[begin ROWS]

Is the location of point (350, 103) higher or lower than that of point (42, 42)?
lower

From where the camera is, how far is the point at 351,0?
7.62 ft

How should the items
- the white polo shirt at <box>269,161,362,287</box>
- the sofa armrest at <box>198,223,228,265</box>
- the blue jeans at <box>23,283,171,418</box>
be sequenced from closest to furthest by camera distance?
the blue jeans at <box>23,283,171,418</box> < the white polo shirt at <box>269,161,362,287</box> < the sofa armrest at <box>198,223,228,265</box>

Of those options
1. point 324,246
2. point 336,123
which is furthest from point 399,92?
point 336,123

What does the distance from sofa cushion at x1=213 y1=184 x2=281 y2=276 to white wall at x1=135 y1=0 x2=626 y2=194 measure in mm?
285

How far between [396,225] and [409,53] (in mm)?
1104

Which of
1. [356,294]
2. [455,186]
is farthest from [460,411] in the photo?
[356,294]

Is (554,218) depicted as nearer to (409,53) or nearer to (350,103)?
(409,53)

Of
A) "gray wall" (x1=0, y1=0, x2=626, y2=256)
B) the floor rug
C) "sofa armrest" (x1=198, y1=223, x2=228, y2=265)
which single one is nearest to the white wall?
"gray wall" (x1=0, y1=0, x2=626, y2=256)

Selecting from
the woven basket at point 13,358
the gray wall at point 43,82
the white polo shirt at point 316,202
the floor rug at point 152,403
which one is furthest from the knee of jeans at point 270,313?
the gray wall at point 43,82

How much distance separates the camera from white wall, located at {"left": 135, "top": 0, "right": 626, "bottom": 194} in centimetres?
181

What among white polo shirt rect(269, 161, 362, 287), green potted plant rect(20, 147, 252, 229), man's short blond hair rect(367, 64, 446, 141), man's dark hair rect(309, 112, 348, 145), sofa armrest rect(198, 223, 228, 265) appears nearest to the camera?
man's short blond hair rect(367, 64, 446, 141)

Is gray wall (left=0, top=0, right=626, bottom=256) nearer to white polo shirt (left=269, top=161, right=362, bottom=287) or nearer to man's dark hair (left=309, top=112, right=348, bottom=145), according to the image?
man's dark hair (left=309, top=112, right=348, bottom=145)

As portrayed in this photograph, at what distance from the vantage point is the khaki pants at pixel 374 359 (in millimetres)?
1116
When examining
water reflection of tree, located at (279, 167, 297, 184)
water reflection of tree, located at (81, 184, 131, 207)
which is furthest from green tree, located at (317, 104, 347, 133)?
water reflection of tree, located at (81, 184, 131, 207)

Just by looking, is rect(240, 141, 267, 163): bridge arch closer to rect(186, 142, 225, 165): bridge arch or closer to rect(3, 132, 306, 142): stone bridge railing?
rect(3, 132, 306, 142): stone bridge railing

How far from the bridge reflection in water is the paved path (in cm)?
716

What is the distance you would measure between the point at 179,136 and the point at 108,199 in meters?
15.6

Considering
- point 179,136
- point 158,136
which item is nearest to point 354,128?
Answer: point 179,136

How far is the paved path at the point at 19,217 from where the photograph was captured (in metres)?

[end ROWS]
[begin ROWS]

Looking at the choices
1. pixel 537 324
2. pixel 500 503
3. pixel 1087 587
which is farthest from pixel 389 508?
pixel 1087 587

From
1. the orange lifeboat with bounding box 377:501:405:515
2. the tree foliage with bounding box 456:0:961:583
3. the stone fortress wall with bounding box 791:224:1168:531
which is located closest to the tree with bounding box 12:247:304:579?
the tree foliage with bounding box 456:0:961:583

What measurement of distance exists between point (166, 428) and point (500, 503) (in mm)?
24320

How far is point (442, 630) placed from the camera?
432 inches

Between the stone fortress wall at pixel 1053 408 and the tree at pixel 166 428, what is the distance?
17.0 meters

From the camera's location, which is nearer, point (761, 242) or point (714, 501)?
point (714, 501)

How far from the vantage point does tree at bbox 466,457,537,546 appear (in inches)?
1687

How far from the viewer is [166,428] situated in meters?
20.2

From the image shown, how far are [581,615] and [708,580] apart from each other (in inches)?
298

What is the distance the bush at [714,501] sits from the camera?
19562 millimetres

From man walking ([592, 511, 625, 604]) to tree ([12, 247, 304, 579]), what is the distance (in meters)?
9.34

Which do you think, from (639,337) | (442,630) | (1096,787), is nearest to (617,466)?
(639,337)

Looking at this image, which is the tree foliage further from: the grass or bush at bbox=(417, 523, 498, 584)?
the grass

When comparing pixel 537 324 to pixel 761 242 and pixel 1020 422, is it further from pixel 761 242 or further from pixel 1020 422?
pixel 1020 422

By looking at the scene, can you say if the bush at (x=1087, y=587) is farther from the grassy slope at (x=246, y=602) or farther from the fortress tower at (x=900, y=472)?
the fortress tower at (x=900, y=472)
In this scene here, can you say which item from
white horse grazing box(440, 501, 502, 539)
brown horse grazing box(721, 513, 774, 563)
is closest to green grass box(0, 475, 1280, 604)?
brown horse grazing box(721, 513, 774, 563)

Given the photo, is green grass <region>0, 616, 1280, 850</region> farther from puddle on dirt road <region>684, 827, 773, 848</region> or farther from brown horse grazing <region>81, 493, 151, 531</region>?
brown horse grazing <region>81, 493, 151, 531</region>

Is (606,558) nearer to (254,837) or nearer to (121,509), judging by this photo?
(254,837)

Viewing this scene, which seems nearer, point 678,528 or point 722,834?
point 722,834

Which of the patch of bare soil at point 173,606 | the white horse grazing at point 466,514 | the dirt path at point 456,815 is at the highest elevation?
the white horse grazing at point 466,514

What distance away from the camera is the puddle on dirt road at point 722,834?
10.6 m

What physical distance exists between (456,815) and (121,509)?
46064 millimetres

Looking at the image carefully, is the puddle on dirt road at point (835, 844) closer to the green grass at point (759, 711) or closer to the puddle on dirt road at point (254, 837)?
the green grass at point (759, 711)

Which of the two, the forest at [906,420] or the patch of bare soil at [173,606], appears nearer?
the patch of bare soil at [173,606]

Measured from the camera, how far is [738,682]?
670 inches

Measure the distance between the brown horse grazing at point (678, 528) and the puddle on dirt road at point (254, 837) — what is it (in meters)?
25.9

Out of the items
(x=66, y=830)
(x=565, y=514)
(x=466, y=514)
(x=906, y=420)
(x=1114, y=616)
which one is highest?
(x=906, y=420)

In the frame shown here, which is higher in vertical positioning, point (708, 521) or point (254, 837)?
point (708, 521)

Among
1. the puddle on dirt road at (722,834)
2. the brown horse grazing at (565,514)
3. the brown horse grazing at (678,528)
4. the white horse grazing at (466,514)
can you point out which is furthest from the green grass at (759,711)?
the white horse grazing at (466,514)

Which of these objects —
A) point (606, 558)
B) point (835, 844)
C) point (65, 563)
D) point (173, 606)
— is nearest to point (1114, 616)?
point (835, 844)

[end ROWS]
[begin ROWS]

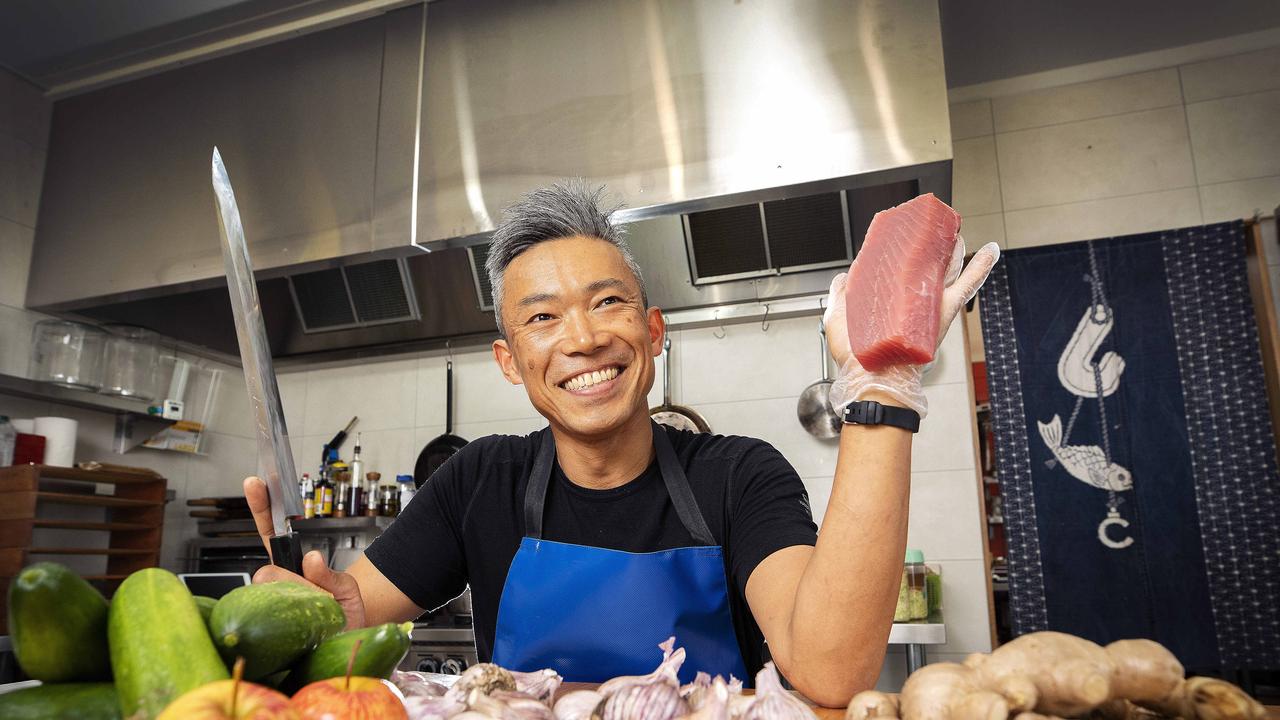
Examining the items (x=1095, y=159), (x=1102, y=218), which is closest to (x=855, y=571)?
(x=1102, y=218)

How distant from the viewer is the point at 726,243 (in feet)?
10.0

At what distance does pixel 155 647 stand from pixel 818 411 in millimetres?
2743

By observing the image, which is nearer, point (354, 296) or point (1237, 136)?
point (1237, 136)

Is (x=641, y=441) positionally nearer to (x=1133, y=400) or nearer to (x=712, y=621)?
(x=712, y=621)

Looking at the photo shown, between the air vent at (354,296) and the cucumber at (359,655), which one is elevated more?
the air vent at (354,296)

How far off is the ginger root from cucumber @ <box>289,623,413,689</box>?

[end ROWS]

*TASK DETAILS*: Tally the lines in the data above that contain the string "horse", treating uppercase and lowercase as different. Reply with the number alone.

*SOLUTION FOR THIS TASK*: 12